La Radio Juive

Terrorisme et vidéo

(Crédit: DR)

C’est quasiment en direct que les premières images de l’attaque de samedi après-midi sont arrivées dans les médias. Un témoin a filmé l’agression du jeune Abraham Elmaliah avec son téléphone, puis il a aussitôt posté la vidéo sur les réseaux sociaux. On y voit tout le déroulement de l’attaque, le terroriste qui agresse sa victime par derrière, les deux policiers qui accourent, le Palestinien qui tente de poignarder le garde-frontière le plus près de lui avant de tomber à terre, touché par un premier tir, puis succombant à un second. D’autres vidéos arrivent ensuite sur les messageries, montrant l’arrivée des renforts de police, des services de secours, le corps du terroriste abattu, et aussi les premiers accrochages entre quelques dizaines de jeunes Arabes et les forces de l’ordre. Toutes ces images ont été diffusées de longues minutes avant les premières prises de vues de photographes et d’équipes de télévision professionnelles.

C’est aussi ce qui explique la rapidité des premières réactions. Ces premières images sans filtre et sans vérification ont donné lieu à des condamnations, avant même que la police ait eu le temps de reconstituer les circonstances de l’attaque et de l’intervention des deux gardes-frontière qui ont neutralisé le terroriste. Sans aucune contextualisation, les images d’un agresseur abattu au sol pouvaient apparaitre à première vue comme « l’exécution sommaire », dénoncée par un député de la Liste Arabe. Plusieurs députés arabes israéliens ont d’ailleurs condamné l’action des policiers comme disproportionnée. Sans compter le Hamas qui a évoqué un « crime barbare ». Et on sait comment ce genre d’événement peut prendre de l’ampleur et enclencher l’escalade. D’un côté, les forces de sécurité israéliennes, qu’il s’agisse de la police ou de l’armée, doivent se conformer à des règles d’engagement très strictes et de l’autre être capables d’analyser une situation parfois complexe, en quelques fractions de seconde, pour déterminer aussi à quel moment la menace est écartée.
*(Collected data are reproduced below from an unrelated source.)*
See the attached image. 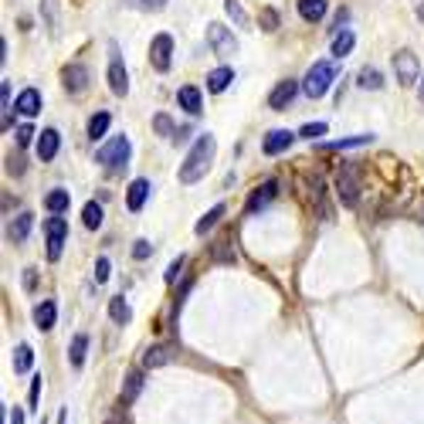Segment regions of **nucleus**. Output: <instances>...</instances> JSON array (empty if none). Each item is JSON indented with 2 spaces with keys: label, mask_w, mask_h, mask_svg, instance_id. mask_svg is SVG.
<instances>
[{
  "label": "nucleus",
  "mask_w": 424,
  "mask_h": 424,
  "mask_svg": "<svg viewBox=\"0 0 424 424\" xmlns=\"http://www.w3.org/2000/svg\"><path fill=\"white\" fill-rule=\"evenodd\" d=\"M214 153H217V139L211 136V133H200L197 143L190 146V153L183 156V163H180V183H197L207 170H211L214 163Z\"/></svg>",
  "instance_id": "1"
},
{
  "label": "nucleus",
  "mask_w": 424,
  "mask_h": 424,
  "mask_svg": "<svg viewBox=\"0 0 424 424\" xmlns=\"http://www.w3.org/2000/svg\"><path fill=\"white\" fill-rule=\"evenodd\" d=\"M129 153H133L129 136H112L106 146H99V150H95V163H99V167H106V170H126Z\"/></svg>",
  "instance_id": "2"
},
{
  "label": "nucleus",
  "mask_w": 424,
  "mask_h": 424,
  "mask_svg": "<svg viewBox=\"0 0 424 424\" xmlns=\"http://www.w3.org/2000/svg\"><path fill=\"white\" fill-rule=\"evenodd\" d=\"M333 78H336L333 65H330V61H316L303 78V92L309 99H322V95L330 92V85H333Z\"/></svg>",
  "instance_id": "3"
},
{
  "label": "nucleus",
  "mask_w": 424,
  "mask_h": 424,
  "mask_svg": "<svg viewBox=\"0 0 424 424\" xmlns=\"http://www.w3.org/2000/svg\"><path fill=\"white\" fill-rule=\"evenodd\" d=\"M336 197H339V204H347V207H353L360 200V167L347 163V167L336 173Z\"/></svg>",
  "instance_id": "4"
},
{
  "label": "nucleus",
  "mask_w": 424,
  "mask_h": 424,
  "mask_svg": "<svg viewBox=\"0 0 424 424\" xmlns=\"http://www.w3.org/2000/svg\"><path fill=\"white\" fill-rule=\"evenodd\" d=\"M109 89H112V95H119V99L129 95V72L122 65V55L116 41L109 45Z\"/></svg>",
  "instance_id": "5"
},
{
  "label": "nucleus",
  "mask_w": 424,
  "mask_h": 424,
  "mask_svg": "<svg viewBox=\"0 0 424 424\" xmlns=\"http://www.w3.org/2000/svg\"><path fill=\"white\" fill-rule=\"evenodd\" d=\"M45 238H48V258L51 261H58L61 251H65V244H68V221L65 217H48L45 221Z\"/></svg>",
  "instance_id": "6"
},
{
  "label": "nucleus",
  "mask_w": 424,
  "mask_h": 424,
  "mask_svg": "<svg viewBox=\"0 0 424 424\" xmlns=\"http://www.w3.org/2000/svg\"><path fill=\"white\" fill-rule=\"evenodd\" d=\"M207 45L214 48V55L227 58V55L238 51V38H234L231 28H224V24H207Z\"/></svg>",
  "instance_id": "7"
},
{
  "label": "nucleus",
  "mask_w": 424,
  "mask_h": 424,
  "mask_svg": "<svg viewBox=\"0 0 424 424\" xmlns=\"http://www.w3.org/2000/svg\"><path fill=\"white\" fill-rule=\"evenodd\" d=\"M150 65L156 72H170V65H173V38L170 34H156L150 41Z\"/></svg>",
  "instance_id": "8"
},
{
  "label": "nucleus",
  "mask_w": 424,
  "mask_h": 424,
  "mask_svg": "<svg viewBox=\"0 0 424 424\" xmlns=\"http://www.w3.org/2000/svg\"><path fill=\"white\" fill-rule=\"evenodd\" d=\"M394 75L401 85H414L418 82V75H421V65H418V58H414V51H408V48H401L394 55Z\"/></svg>",
  "instance_id": "9"
},
{
  "label": "nucleus",
  "mask_w": 424,
  "mask_h": 424,
  "mask_svg": "<svg viewBox=\"0 0 424 424\" xmlns=\"http://www.w3.org/2000/svg\"><path fill=\"white\" fill-rule=\"evenodd\" d=\"M61 85L72 92V95H82V92L89 89V68L78 65V61L65 65V68H61Z\"/></svg>",
  "instance_id": "10"
},
{
  "label": "nucleus",
  "mask_w": 424,
  "mask_h": 424,
  "mask_svg": "<svg viewBox=\"0 0 424 424\" xmlns=\"http://www.w3.org/2000/svg\"><path fill=\"white\" fill-rule=\"evenodd\" d=\"M150 194H153V183L146 180V177L133 180V183H129V190H126V207H129L133 214H139V211H143V204L150 200Z\"/></svg>",
  "instance_id": "11"
},
{
  "label": "nucleus",
  "mask_w": 424,
  "mask_h": 424,
  "mask_svg": "<svg viewBox=\"0 0 424 424\" xmlns=\"http://www.w3.org/2000/svg\"><path fill=\"white\" fill-rule=\"evenodd\" d=\"M292 143H295V133H288V129H272V133L265 136V143H261V153H265V156H278V153H286Z\"/></svg>",
  "instance_id": "12"
},
{
  "label": "nucleus",
  "mask_w": 424,
  "mask_h": 424,
  "mask_svg": "<svg viewBox=\"0 0 424 424\" xmlns=\"http://www.w3.org/2000/svg\"><path fill=\"white\" fill-rule=\"evenodd\" d=\"M295 92H299V82H292V78H286V82H278L272 89V95H268V109H275V112H282V109L295 99Z\"/></svg>",
  "instance_id": "13"
},
{
  "label": "nucleus",
  "mask_w": 424,
  "mask_h": 424,
  "mask_svg": "<svg viewBox=\"0 0 424 424\" xmlns=\"http://www.w3.org/2000/svg\"><path fill=\"white\" fill-rule=\"evenodd\" d=\"M173 357H177V347H170V343H156V347H150L146 353H143V366H146V370H156V366H167Z\"/></svg>",
  "instance_id": "14"
},
{
  "label": "nucleus",
  "mask_w": 424,
  "mask_h": 424,
  "mask_svg": "<svg viewBox=\"0 0 424 424\" xmlns=\"http://www.w3.org/2000/svg\"><path fill=\"white\" fill-rule=\"evenodd\" d=\"M55 322H58V305H55V299H45V303L34 305V326H38L41 333L55 330Z\"/></svg>",
  "instance_id": "15"
},
{
  "label": "nucleus",
  "mask_w": 424,
  "mask_h": 424,
  "mask_svg": "<svg viewBox=\"0 0 424 424\" xmlns=\"http://www.w3.org/2000/svg\"><path fill=\"white\" fill-rule=\"evenodd\" d=\"M275 194H278V183H275V180H265V183H261V187L255 190V194L248 197V204H244V214L261 211V207H265V204H268Z\"/></svg>",
  "instance_id": "16"
},
{
  "label": "nucleus",
  "mask_w": 424,
  "mask_h": 424,
  "mask_svg": "<svg viewBox=\"0 0 424 424\" xmlns=\"http://www.w3.org/2000/svg\"><path fill=\"white\" fill-rule=\"evenodd\" d=\"M14 109L21 112V116H24V119L38 116V112H41V92H38V89H24L21 95H17Z\"/></svg>",
  "instance_id": "17"
},
{
  "label": "nucleus",
  "mask_w": 424,
  "mask_h": 424,
  "mask_svg": "<svg viewBox=\"0 0 424 424\" xmlns=\"http://www.w3.org/2000/svg\"><path fill=\"white\" fill-rule=\"evenodd\" d=\"M58 146H61L58 129H41V136H38V156H41L45 163L58 156Z\"/></svg>",
  "instance_id": "18"
},
{
  "label": "nucleus",
  "mask_w": 424,
  "mask_h": 424,
  "mask_svg": "<svg viewBox=\"0 0 424 424\" xmlns=\"http://www.w3.org/2000/svg\"><path fill=\"white\" fill-rule=\"evenodd\" d=\"M177 102H180V109H183V112H190V116H200V112H204L200 89H194V85H183V89L177 92Z\"/></svg>",
  "instance_id": "19"
},
{
  "label": "nucleus",
  "mask_w": 424,
  "mask_h": 424,
  "mask_svg": "<svg viewBox=\"0 0 424 424\" xmlns=\"http://www.w3.org/2000/svg\"><path fill=\"white\" fill-rule=\"evenodd\" d=\"M234 82V68L231 65H221V68H214V72H207V92H224L227 85Z\"/></svg>",
  "instance_id": "20"
},
{
  "label": "nucleus",
  "mask_w": 424,
  "mask_h": 424,
  "mask_svg": "<svg viewBox=\"0 0 424 424\" xmlns=\"http://www.w3.org/2000/svg\"><path fill=\"white\" fill-rule=\"evenodd\" d=\"M143 384H146V380H143V370H133V374L126 377V387H122V397H119L122 408H129V404L136 401L139 391H143Z\"/></svg>",
  "instance_id": "21"
},
{
  "label": "nucleus",
  "mask_w": 424,
  "mask_h": 424,
  "mask_svg": "<svg viewBox=\"0 0 424 424\" xmlns=\"http://www.w3.org/2000/svg\"><path fill=\"white\" fill-rule=\"evenodd\" d=\"M326 11H330V4H326V0H299V17H303V21H309V24L322 21V17H326Z\"/></svg>",
  "instance_id": "22"
},
{
  "label": "nucleus",
  "mask_w": 424,
  "mask_h": 424,
  "mask_svg": "<svg viewBox=\"0 0 424 424\" xmlns=\"http://www.w3.org/2000/svg\"><path fill=\"white\" fill-rule=\"evenodd\" d=\"M31 224H34V214H17L14 221H11V227H7V238L11 241H24L28 238V231H31Z\"/></svg>",
  "instance_id": "23"
},
{
  "label": "nucleus",
  "mask_w": 424,
  "mask_h": 424,
  "mask_svg": "<svg viewBox=\"0 0 424 424\" xmlns=\"http://www.w3.org/2000/svg\"><path fill=\"white\" fill-rule=\"evenodd\" d=\"M109 319L116 322V326H126L129 319H133V309H129V303L126 299H109Z\"/></svg>",
  "instance_id": "24"
},
{
  "label": "nucleus",
  "mask_w": 424,
  "mask_h": 424,
  "mask_svg": "<svg viewBox=\"0 0 424 424\" xmlns=\"http://www.w3.org/2000/svg\"><path fill=\"white\" fill-rule=\"evenodd\" d=\"M68 204H72V194H68V190H61V187H55V190L45 197V207L51 214H65V211H68Z\"/></svg>",
  "instance_id": "25"
},
{
  "label": "nucleus",
  "mask_w": 424,
  "mask_h": 424,
  "mask_svg": "<svg viewBox=\"0 0 424 424\" xmlns=\"http://www.w3.org/2000/svg\"><path fill=\"white\" fill-rule=\"evenodd\" d=\"M353 45H357V34L343 28V31H339V34L333 38V58H347L349 51H353Z\"/></svg>",
  "instance_id": "26"
},
{
  "label": "nucleus",
  "mask_w": 424,
  "mask_h": 424,
  "mask_svg": "<svg viewBox=\"0 0 424 424\" xmlns=\"http://www.w3.org/2000/svg\"><path fill=\"white\" fill-rule=\"evenodd\" d=\"M224 14L234 21V28H244V31H248V24H251L248 11L241 7V0H224Z\"/></svg>",
  "instance_id": "27"
},
{
  "label": "nucleus",
  "mask_w": 424,
  "mask_h": 424,
  "mask_svg": "<svg viewBox=\"0 0 424 424\" xmlns=\"http://www.w3.org/2000/svg\"><path fill=\"white\" fill-rule=\"evenodd\" d=\"M357 85H360V89H370V92H380V89H384V75H380L374 65H370V68H360Z\"/></svg>",
  "instance_id": "28"
},
{
  "label": "nucleus",
  "mask_w": 424,
  "mask_h": 424,
  "mask_svg": "<svg viewBox=\"0 0 424 424\" xmlns=\"http://www.w3.org/2000/svg\"><path fill=\"white\" fill-rule=\"evenodd\" d=\"M109 126H112V116H109V112H95V116L89 119V139H92V143L106 136Z\"/></svg>",
  "instance_id": "29"
},
{
  "label": "nucleus",
  "mask_w": 424,
  "mask_h": 424,
  "mask_svg": "<svg viewBox=\"0 0 424 424\" xmlns=\"http://www.w3.org/2000/svg\"><path fill=\"white\" fill-rule=\"evenodd\" d=\"M224 211H227L224 204H214L211 211H207V214H204V217L197 221V224H194V231H197V234H207V231H211V227L217 224L221 217H224Z\"/></svg>",
  "instance_id": "30"
},
{
  "label": "nucleus",
  "mask_w": 424,
  "mask_h": 424,
  "mask_svg": "<svg viewBox=\"0 0 424 424\" xmlns=\"http://www.w3.org/2000/svg\"><path fill=\"white\" fill-rule=\"evenodd\" d=\"M366 143H374V136L370 133H364V136H347V139H333V143H326L322 150H353V146H366Z\"/></svg>",
  "instance_id": "31"
},
{
  "label": "nucleus",
  "mask_w": 424,
  "mask_h": 424,
  "mask_svg": "<svg viewBox=\"0 0 424 424\" xmlns=\"http://www.w3.org/2000/svg\"><path fill=\"white\" fill-rule=\"evenodd\" d=\"M85 353H89V336L78 333L72 339V347H68V357H72V366H82L85 364Z\"/></svg>",
  "instance_id": "32"
},
{
  "label": "nucleus",
  "mask_w": 424,
  "mask_h": 424,
  "mask_svg": "<svg viewBox=\"0 0 424 424\" xmlns=\"http://www.w3.org/2000/svg\"><path fill=\"white\" fill-rule=\"evenodd\" d=\"M31 364H34V349H31L28 343H21V347L14 349V374H28Z\"/></svg>",
  "instance_id": "33"
},
{
  "label": "nucleus",
  "mask_w": 424,
  "mask_h": 424,
  "mask_svg": "<svg viewBox=\"0 0 424 424\" xmlns=\"http://www.w3.org/2000/svg\"><path fill=\"white\" fill-rule=\"evenodd\" d=\"M82 221H85L89 231H99V227H102V204L89 200V204H85V211H82Z\"/></svg>",
  "instance_id": "34"
},
{
  "label": "nucleus",
  "mask_w": 424,
  "mask_h": 424,
  "mask_svg": "<svg viewBox=\"0 0 424 424\" xmlns=\"http://www.w3.org/2000/svg\"><path fill=\"white\" fill-rule=\"evenodd\" d=\"M122 4L133 7V11H143V14H156V11L167 7V0H122Z\"/></svg>",
  "instance_id": "35"
},
{
  "label": "nucleus",
  "mask_w": 424,
  "mask_h": 424,
  "mask_svg": "<svg viewBox=\"0 0 424 424\" xmlns=\"http://www.w3.org/2000/svg\"><path fill=\"white\" fill-rule=\"evenodd\" d=\"M153 126H156V133H160V136H167V139H177V133H180V129L173 126V119H170V116H163V112L153 119Z\"/></svg>",
  "instance_id": "36"
},
{
  "label": "nucleus",
  "mask_w": 424,
  "mask_h": 424,
  "mask_svg": "<svg viewBox=\"0 0 424 424\" xmlns=\"http://www.w3.org/2000/svg\"><path fill=\"white\" fill-rule=\"evenodd\" d=\"M0 106H4V129H11V82L7 78H0Z\"/></svg>",
  "instance_id": "37"
},
{
  "label": "nucleus",
  "mask_w": 424,
  "mask_h": 424,
  "mask_svg": "<svg viewBox=\"0 0 424 424\" xmlns=\"http://www.w3.org/2000/svg\"><path fill=\"white\" fill-rule=\"evenodd\" d=\"M41 7H45V21H48V31L55 34L58 31V0H41Z\"/></svg>",
  "instance_id": "38"
},
{
  "label": "nucleus",
  "mask_w": 424,
  "mask_h": 424,
  "mask_svg": "<svg viewBox=\"0 0 424 424\" xmlns=\"http://www.w3.org/2000/svg\"><path fill=\"white\" fill-rule=\"evenodd\" d=\"M214 258H217V261H224V265H231V261H234V248H231L227 241H217V244H214Z\"/></svg>",
  "instance_id": "39"
},
{
  "label": "nucleus",
  "mask_w": 424,
  "mask_h": 424,
  "mask_svg": "<svg viewBox=\"0 0 424 424\" xmlns=\"http://www.w3.org/2000/svg\"><path fill=\"white\" fill-rule=\"evenodd\" d=\"M183 261H187V258L177 255V258H173V261L167 265V275H163V278H167V286H173V282H177V275H180V268H183Z\"/></svg>",
  "instance_id": "40"
},
{
  "label": "nucleus",
  "mask_w": 424,
  "mask_h": 424,
  "mask_svg": "<svg viewBox=\"0 0 424 424\" xmlns=\"http://www.w3.org/2000/svg\"><path fill=\"white\" fill-rule=\"evenodd\" d=\"M326 129H330L326 122H309V126H303V133H299V136H303V139H316V136H322Z\"/></svg>",
  "instance_id": "41"
},
{
  "label": "nucleus",
  "mask_w": 424,
  "mask_h": 424,
  "mask_svg": "<svg viewBox=\"0 0 424 424\" xmlns=\"http://www.w3.org/2000/svg\"><path fill=\"white\" fill-rule=\"evenodd\" d=\"M38 401H41V374L31 380V391H28V404H31V411L38 408Z\"/></svg>",
  "instance_id": "42"
},
{
  "label": "nucleus",
  "mask_w": 424,
  "mask_h": 424,
  "mask_svg": "<svg viewBox=\"0 0 424 424\" xmlns=\"http://www.w3.org/2000/svg\"><path fill=\"white\" fill-rule=\"evenodd\" d=\"M153 255V244L146 241V238H139L136 244H133V258H136V261H143V258H150Z\"/></svg>",
  "instance_id": "43"
},
{
  "label": "nucleus",
  "mask_w": 424,
  "mask_h": 424,
  "mask_svg": "<svg viewBox=\"0 0 424 424\" xmlns=\"http://www.w3.org/2000/svg\"><path fill=\"white\" fill-rule=\"evenodd\" d=\"M34 136H38V133H34L28 122H24V126L17 129V146H21V150H24V146H31V139H34Z\"/></svg>",
  "instance_id": "44"
},
{
  "label": "nucleus",
  "mask_w": 424,
  "mask_h": 424,
  "mask_svg": "<svg viewBox=\"0 0 424 424\" xmlns=\"http://www.w3.org/2000/svg\"><path fill=\"white\" fill-rule=\"evenodd\" d=\"M95 282H99V286L109 282V258H99V261H95Z\"/></svg>",
  "instance_id": "45"
},
{
  "label": "nucleus",
  "mask_w": 424,
  "mask_h": 424,
  "mask_svg": "<svg viewBox=\"0 0 424 424\" xmlns=\"http://www.w3.org/2000/svg\"><path fill=\"white\" fill-rule=\"evenodd\" d=\"M261 24H265V31H275L278 28V14L275 11H261Z\"/></svg>",
  "instance_id": "46"
},
{
  "label": "nucleus",
  "mask_w": 424,
  "mask_h": 424,
  "mask_svg": "<svg viewBox=\"0 0 424 424\" xmlns=\"http://www.w3.org/2000/svg\"><path fill=\"white\" fill-rule=\"evenodd\" d=\"M7 170H11V173H24V160H21V156H11V160H7Z\"/></svg>",
  "instance_id": "47"
},
{
  "label": "nucleus",
  "mask_w": 424,
  "mask_h": 424,
  "mask_svg": "<svg viewBox=\"0 0 424 424\" xmlns=\"http://www.w3.org/2000/svg\"><path fill=\"white\" fill-rule=\"evenodd\" d=\"M38 286V275H34V268H28V272H24V288H34Z\"/></svg>",
  "instance_id": "48"
},
{
  "label": "nucleus",
  "mask_w": 424,
  "mask_h": 424,
  "mask_svg": "<svg viewBox=\"0 0 424 424\" xmlns=\"http://www.w3.org/2000/svg\"><path fill=\"white\" fill-rule=\"evenodd\" d=\"M7 424H24V411L14 408V411H11V421H7Z\"/></svg>",
  "instance_id": "49"
},
{
  "label": "nucleus",
  "mask_w": 424,
  "mask_h": 424,
  "mask_svg": "<svg viewBox=\"0 0 424 424\" xmlns=\"http://www.w3.org/2000/svg\"><path fill=\"white\" fill-rule=\"evenodd\" d=\"M109 424H129V418H126V414H122V411H119V414H116V418H112V421H109Z\"/></svg>",
  "instance_id": "50"
},
{
  "label": "nucleus",
  "mask_w": 424,
  "mask_h": 424,
  "mask_svg": "<svg viewBox=\"0 0 424 424\" xmlns=\"http://www.w3.org/2000/svg\"><path fill=\"white\" fill-rule=\"evenodd\" d=\"M421 102H424V78H421Z\"/></svg>",
  "instance_id": "51"
}]
</instances>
Et c’est d’autant plus compliqué, lorsque ces événements sont donc filmés en temps réel et utilisés comme outil de propagande. Cette utilisation de l’image comme arme dans le conflit israélo-palestinien n’est pas nouvelle. Elle remonte en fait à la première intifada de la fin des années 80. A l’époque, cela exigeait encore d’avoir une caméra ou un caméscope à disposition. Depuis quelques années, un simple smartphone suffit. Et aujourd’hui, il n’y a pratiquement plus un seul incident qui ne soit pas documenté en photo ou en vidéo, surtout sur des sites fréquentés et sensibles, comme l’est justement la Porte de Damas, à l’entrée de la vieille ville de Jérusalem. C’est même devenu depuis quelques mois une activité pour les jeunes Arabes qui se retrouvent dans le quartier. Ils filment le moindre incident, le passage de patrouilles de police, les contrôles d’identité, tout ce qui peut entretenir le flux d’informations sur des messageries comme TikTok ou Telegram. Rien de surprenant donc, à ce que l’attaque de samedi ait été filmée et diffusée aussi vite.

L’image relaye et amplifie l’acte. Elle peut créer une émulation chez d’autres candidats au terrorisme, qui n’ont pas besoin d’appartenir à une cellule organisée, mais qui peuvent agir de façon isolée. Et c’est bien ce qui inquiète les services de sécurité israéliens.